Paul, good tip on the Fluvals.. might be worth it, simply not to have to buy more thermometers, which always vary to some degree, it seems. Don't usually shop PJs, but if they give out discounts, worth subbing for sure. And Fluval is Hagen, and they have usually been very good for service, as a rule.

I'll check them out, seeing as I have yet to go out today. Thanks everyone.


----------



## videosilva (Oct 14, 2013)

*Thermometer*

I have a thermometer that is sitting in the box still new. I believe it is rated for 40 gallons 150 wats. for something similar. If you lived closer...........

The winter has been VERY hard on the cars. I am dying to see what is going to happen to all the streets in Toronto once the ground thaws out and all the asphalt starts popping up everywhere.


----------



## VPM3 (Aug 9, 2012)

Eheim's and Visi-Therm are crap! both crapped out on me. Fluvals E heaters are doing well so far.

If its for a show tank I recommend JBJ True temp. Hands down most reliable heater i own. Only thing is its expensive


----------



## Fishfur (Mar 4, 2012)

I ended up ordering the Fluval E series. BA don't have them, and they were just too costly at PJs.

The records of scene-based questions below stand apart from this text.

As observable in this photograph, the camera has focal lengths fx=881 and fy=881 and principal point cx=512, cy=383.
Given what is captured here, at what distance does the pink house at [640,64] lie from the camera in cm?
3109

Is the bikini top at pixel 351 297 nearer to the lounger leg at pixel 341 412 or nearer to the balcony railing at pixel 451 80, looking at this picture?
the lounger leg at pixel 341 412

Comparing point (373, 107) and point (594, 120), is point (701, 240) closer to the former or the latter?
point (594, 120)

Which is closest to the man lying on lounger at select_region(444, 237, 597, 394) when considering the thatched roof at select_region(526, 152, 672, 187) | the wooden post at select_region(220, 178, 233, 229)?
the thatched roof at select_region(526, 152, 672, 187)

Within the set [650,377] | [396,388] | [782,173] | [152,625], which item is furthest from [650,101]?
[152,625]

Pets and Ponds price, including shipping, was cheaper. Hope they get here soon, and now it is not quite so cold, hopefully things will not be quite so chilly in here.


----------



## VPM3 (Aug 9, 2012)

Pets and Ponds usually ships quick, so i think you will be fine.

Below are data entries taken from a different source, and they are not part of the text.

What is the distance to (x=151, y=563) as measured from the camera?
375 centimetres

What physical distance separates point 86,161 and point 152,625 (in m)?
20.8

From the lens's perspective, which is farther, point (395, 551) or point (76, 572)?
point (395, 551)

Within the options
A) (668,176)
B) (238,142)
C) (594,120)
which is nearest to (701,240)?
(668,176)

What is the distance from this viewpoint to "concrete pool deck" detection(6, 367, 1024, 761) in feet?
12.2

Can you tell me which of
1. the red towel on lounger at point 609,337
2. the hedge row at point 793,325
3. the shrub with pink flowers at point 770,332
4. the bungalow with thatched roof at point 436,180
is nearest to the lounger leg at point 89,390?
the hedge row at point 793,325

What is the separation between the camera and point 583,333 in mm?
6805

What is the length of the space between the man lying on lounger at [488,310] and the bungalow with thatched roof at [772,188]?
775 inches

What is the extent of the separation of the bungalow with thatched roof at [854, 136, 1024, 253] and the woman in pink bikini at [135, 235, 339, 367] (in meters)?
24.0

Just a note with the fluval E heaters you need to keep them near moving water. Otherwise you get a error on the unit. I kept mine near the suction of my filter.



Fishfur said:


> I ended up ordering the Fluval E series. BA don't have them, and they were just too costly at PJs. Pets and Ponds price, including shipping, was cheaper. Hope they get here soon, and now it is not quite so cold, hopefully things will not be quite so chilly in here.


----------



## Fishfur (Mar 4, 2012)

I appreciate the tip. They'll be close to the Nano pumps, so I think circulation will be just fine, as those never get shut down. And I already got a shipped notice from Pets and Ponds, so hopefully they will be here soon.


----------



## Business_biryani (Jan 31, 2014)

Careful of the sand filled ones they always crack on me


----------



## colio (Dec 8, 2012)

Car2n said:


> With that in mind, take a look at the Fluval E series heaters.
> I have one and it works nicely.
> 
> 
> ...


No to start an online debate, but I got one, and hate it. It seems to always be saying low flow, or the temp in the tank is to low. Need to keep it cranked to 84 to get the tank to 78, and my tank size is well matched the the heater. I actually had the move this to a different tank and sit if immediately next to my canister intake the get enough flow to satisfy it.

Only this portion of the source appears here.